叶怀玉冷哼一声,这个冒牌货,还拿眠雪大嫂的身份压他呢?等麻袋被拆开,他就等死吧。
“还请父侯速速遣人拆开麻袋!为大哥报仇!”
“拆!”
从沾血的麻袋出现在眼前的那一刻起,武安侯就面容紧绷,嘴唇紧抿,一直都没说过什么话。
此刻,他死死的盯着麻袋,默默祈祷,里边装着的可千万不要是他的嫡子……
上天似乎听到了他的祈祷,当麻袋被拆开后,暴露在众人视线中的竟然根本不是什么尸体。
而是,一个土塑人俑!
人俑旁,还塞着许多祭品,书信。
鲜血,是来自其中一封用布写得血书……
“这……怎么可能?昨夜我明明亲眼看到世子埋尸……”先前指控叶慎安的侍卫结结巴巴,噗通一声跪在地上,“侯爷饶命!侯爷饶命啊!”
叶怀玉的面色也阴沉到了极点,但他尚且来不及思考事情的发展为何会脱离掌控,就对上了武安侯那锐利的目光。
“老二,这就是你说的世子尸体?”
“父侯,我,我……”叶怀玉自幼被武安侯宠大,何曾见过他这么可怕的模样?
当即吓得跪倒在地,整个大脑都陷入眩晕之中。
甚至,他都产生了自我怀疑,难道从一开始就是他猜错了?
替身之事子虚乌有?
可不对啊,叶慎安专用的大夫明明亲口指认,他是天阉……
还有昨夜埋尸一事,那侍卫绝不会骗他。
就在气氛压抑到极致时,秦舒嫆的声音响起,“世子新婚之夜,不陪在世子妃身边好好休息,为何来栖鸾殿掩埋人俑?”
闻言,叶怀玉目光一凛,继而死死盯着叶慎安,“对啊,好端端的,你干嘛搞这些乱七八糟的事?”
果然,姜还是老的辣,秦舒嫆一下就抓住了重点。
可惜,她不知道的是,叶慎安早就预判了她的预判!
此刻,她们母子提出这个问题,根本就是自取其辱!
叶慎安飞快跑到麻袋旁边,将那些散落在地的纸张护在身后,佯装惶恐道,“这,是我个人私事,没必要非得回答吧?”
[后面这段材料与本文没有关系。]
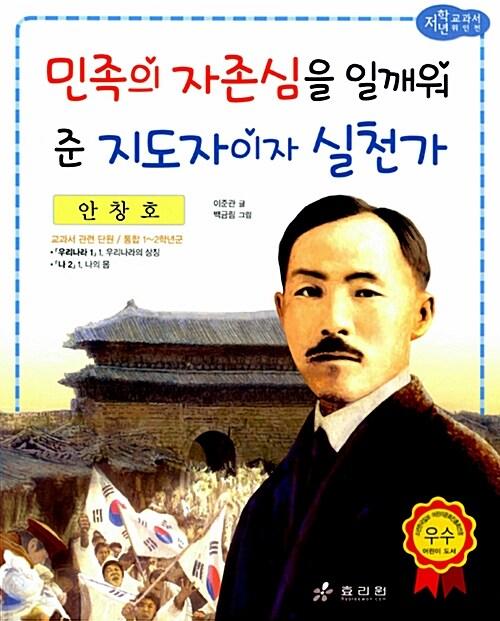 안창호 : 민족의 자존심을 일깨워 준 지도자이자 실천가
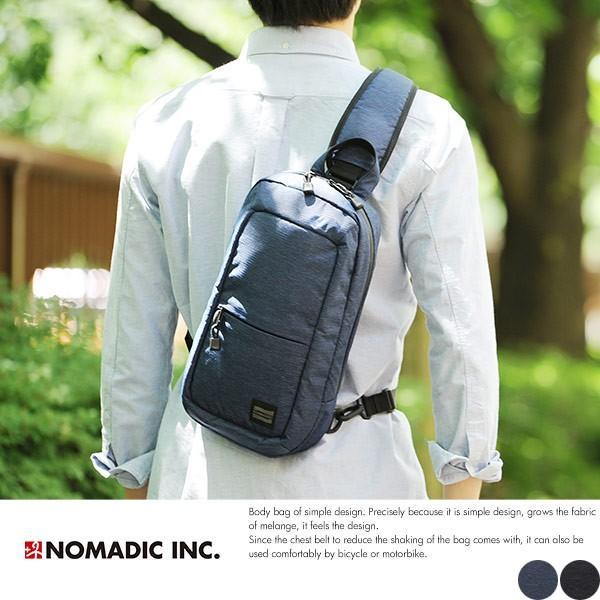 NOMADIC ノーマディック 縦型ボディバッグ メンズ ナイロン B5 軽量|t-style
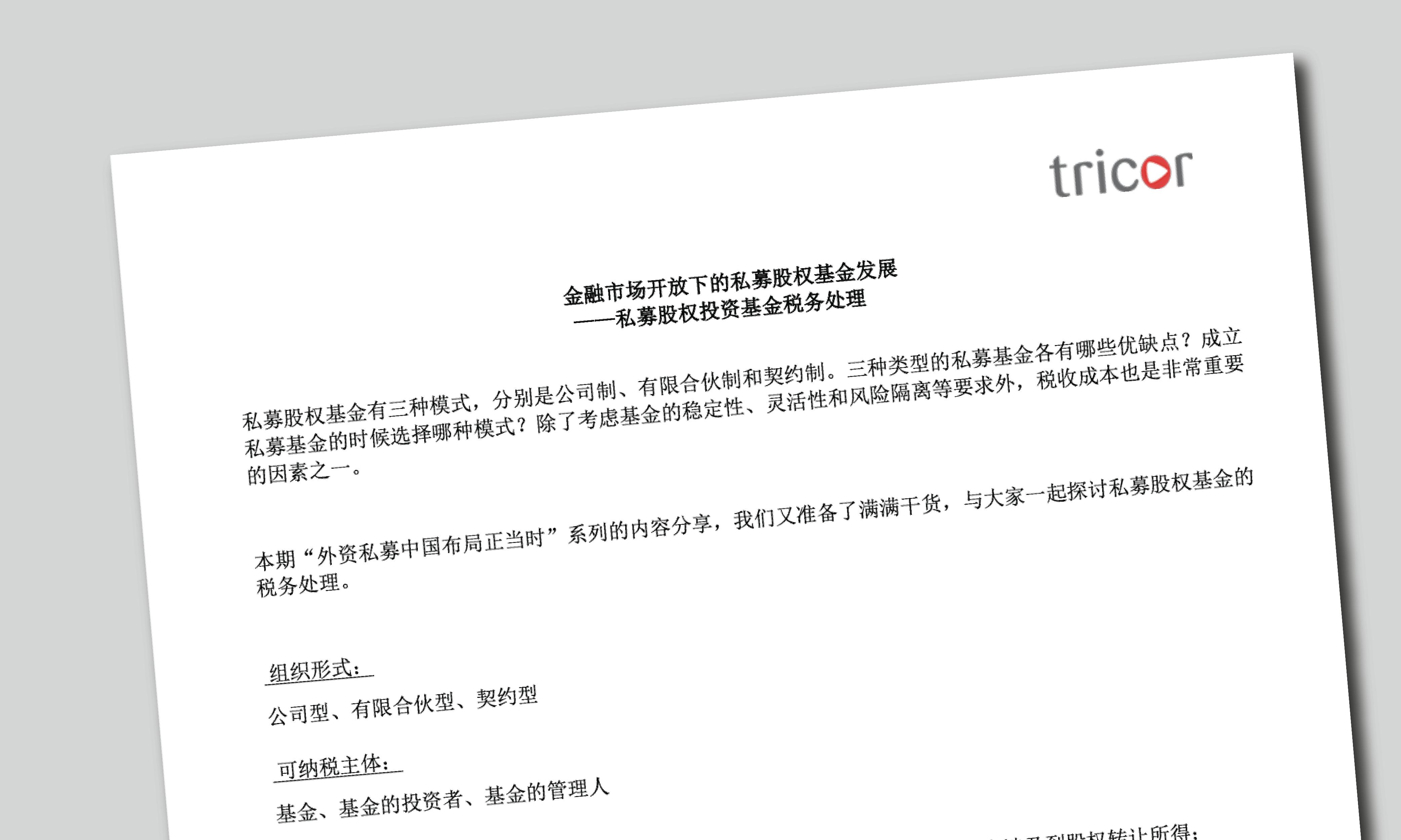 中国金融市场开放下的私募股权基金发展 ——私募股权投资基金税务处理 [SC]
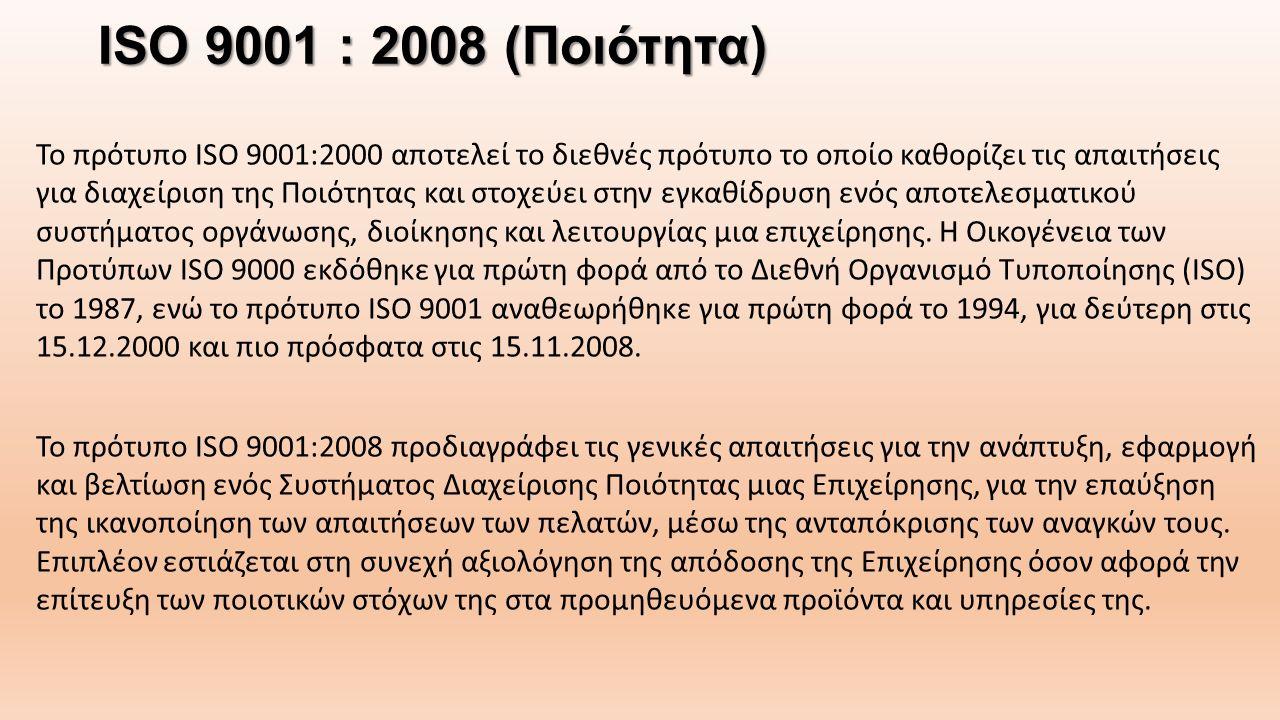 ISO 9001 : 2008 (Ποιότητα)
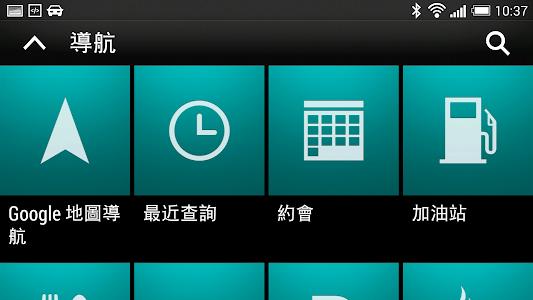 HTC Car v7.10.543173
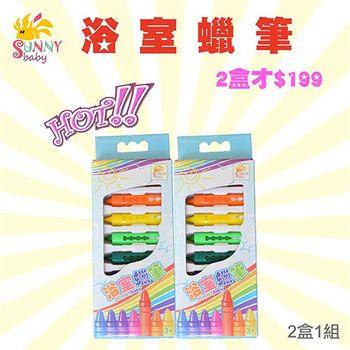Sunnybaby - 浴室蠟筆 (2盒1組)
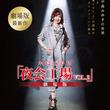 中島みゆき「夜会工場 VOL.2」劇場版が5月より上映決定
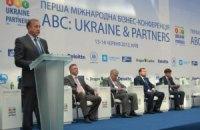 Украина будет углублять сотрудничество с ТС и странами СНГ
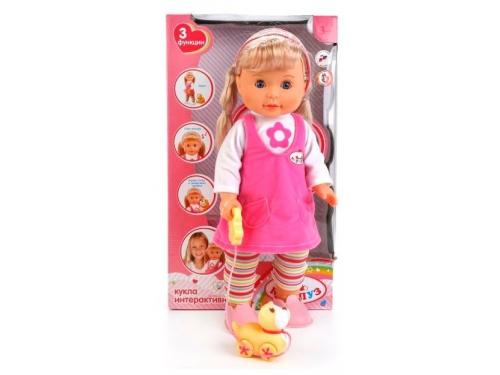 Кукла Карапуз 40 см 16131-RU, вид 1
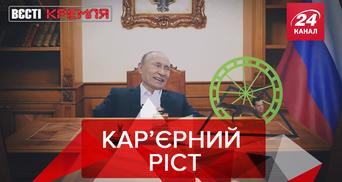 Вести Кремля: Будущая профессия Медведева. Сталлоне планирует покушение на Додона
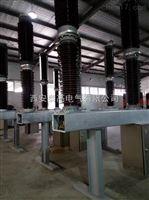 戶外35KV水平安裝式六氟化硫斷路器廠家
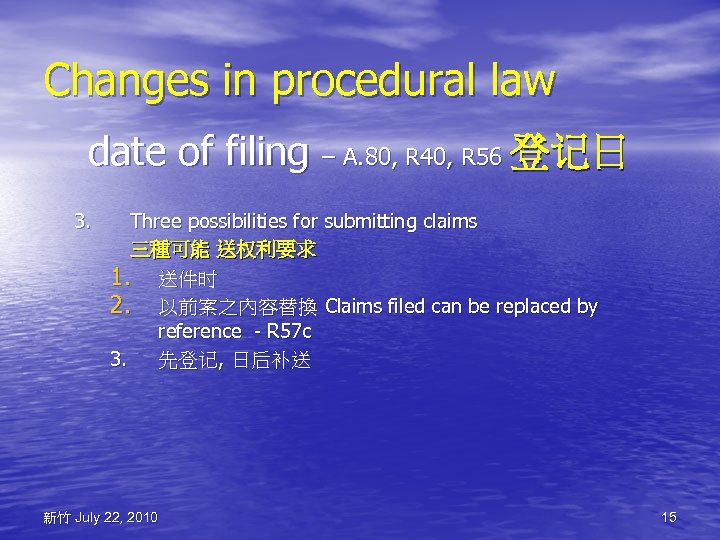Changes in procedural law date of filing – A. 80, R 40, R 56
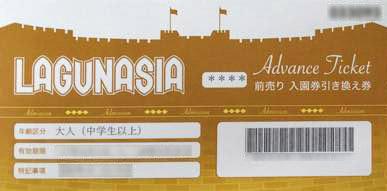 ラグナシアの入園券引換券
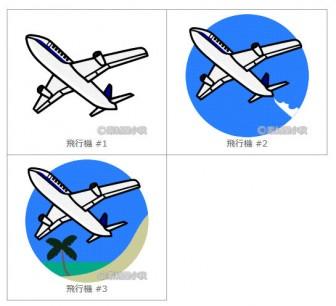 【商用利用可】飛行機の無料イラスト・フリー素材   素材屋小秋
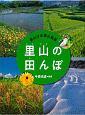 里山の田んぼ 里山は未来の風景 図書館用堅牢製本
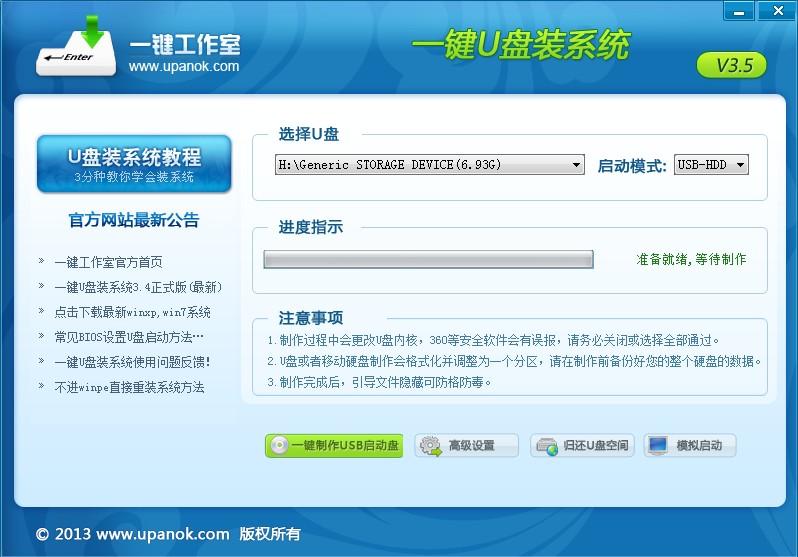 一键U盘装系统V3.6主界面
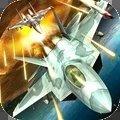 大炮轰飞机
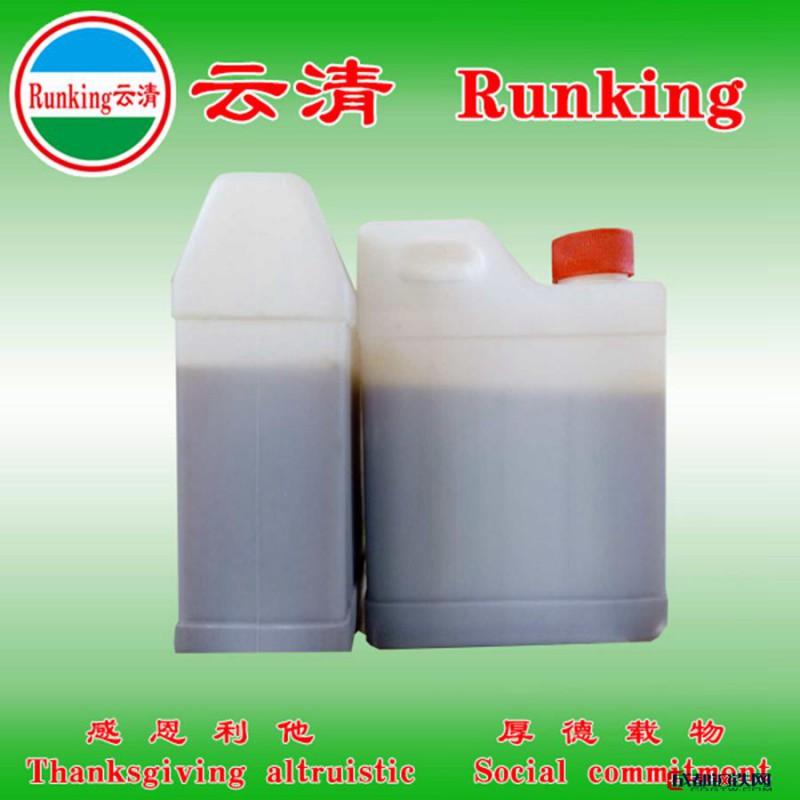 冷轧油 薄板冷轧油 冷轧薄板轧制油 薄板轧制油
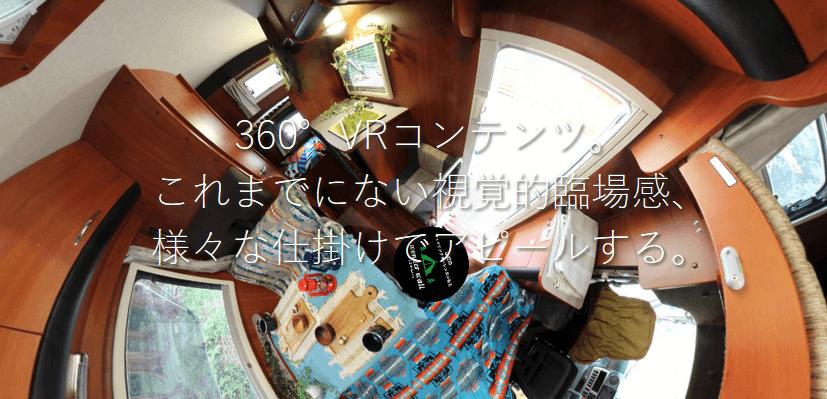 【神奈川・VR制作会社】株式会社KSS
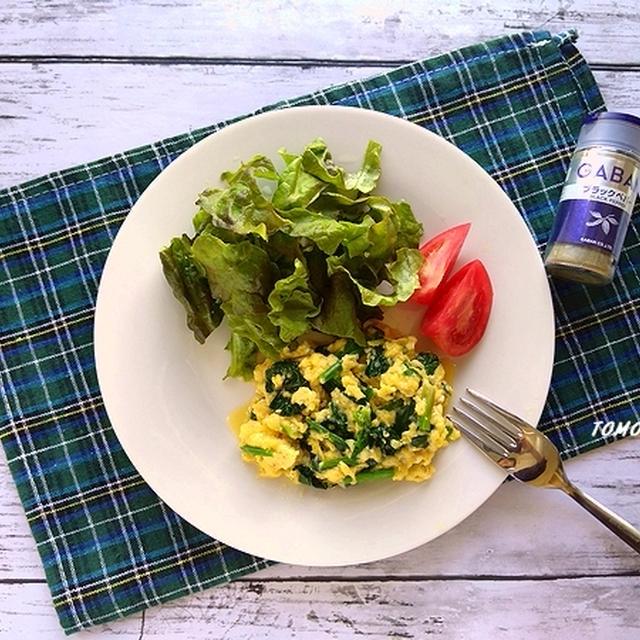 スパイスアンバサダー♪栄養満点!ほうれん草とチーズのスクランブルエッグ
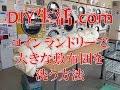 コインランドリーで大きな敷布団を自分で洗う方法 の動画、YouTube動画。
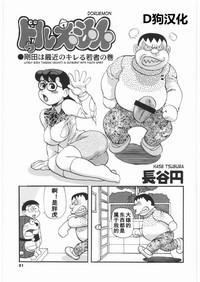 Doruemon ●Gouda wa Saikin no Kireru Wakamono no Maki 2
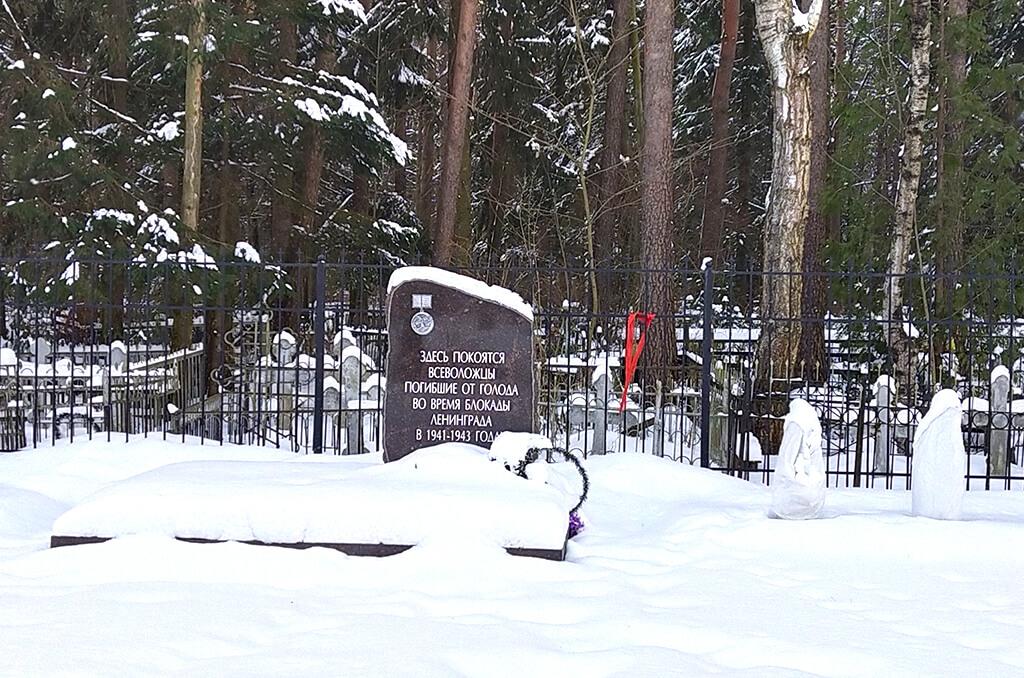 лютеранское кладбище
“父侯,既然埋尸一事根本就是子虚乌有,还请你带继母和二弟速速离开吧,别扰了母亲九泉之下仍然不安。”
见叶慎安这么紧张,叶怀玉立刻有了新的推测:这人俑和纸张上一定有揭穿这冒牌货的线索!
他对武安侯大喊,“父侯,这冒牌货这么护着麻袋里的东西,上边肯定有他杀害大哥的线索!”
“还请父侯,命人将大哥拉开,仔细查看这些纸张!”
“父侯,不可……”叶慎安故作担忧。
可瞥见他担忧的神色,叶怀玉更加笃定,这就是那个替身,冒牌货!
只是不知道大哥的尸体被藏到了哪里……
只要从那些纸张上找到尸体线索,他的世子就做定了!
武安侯也心存疑虑,若叶慎安真的没有问题,何苦如此护着这些纸张?
“来人,速速将世子拉开,给本王将那人俑身旁散落的纸张,全部拿来。”
叶慎安相当配合的‘被拉到一旁’,这可是你们非要看的,那事后自责、半夜睡醒都得抽自己两个耳光,可怪不得我了!
很快,一摞厚厚的纸张被送到武安侯手中,“请侯爷过目。”
武安侯向着手上的纸张看去,这才发现,这哪里是什么证据?
而是长子多年来的日记。
“母亲,对不起,我又让父侯失望了,我不是完美的侯府继承人,我知道父侯喜爱二弟,他和继母、二弟才是一家……
我尽量颓废些,这样,父侯就能顺理成章将喜欢的儿子变成世子了。”
“冬日碳火被克扣了,这个冬天好冷,母亲,我好想你,二弟有母亲保护,从不会遭遇这些不公。”
“母亲,父侯看我越来越不顺眼了,对我动辄打骂,我知道,他更属意二弟,人间疾苦,我想下来陪你了……”
“……”
武安侯越看越是心惊,长子这些年来内心竟然这么苦闷,甚至动了要去陪先夫人的心思。
他自恃一切都是为了侯府的未来,可没有想到,大儿子背后竟然这么爱他这个父侯,他无形之中给对方带来了这么多伤害。
最后一张,就是那张血书,是用世子婚服的一角而写。
“母亲,对不起,儿子暂时不能下去陪你了,父侯将眠雪嫁给了我,纵然人间很苦,可我得为这个将前程命运都押在我身上的女子活着,就让这个人俑先代我下去侍奉母亲。”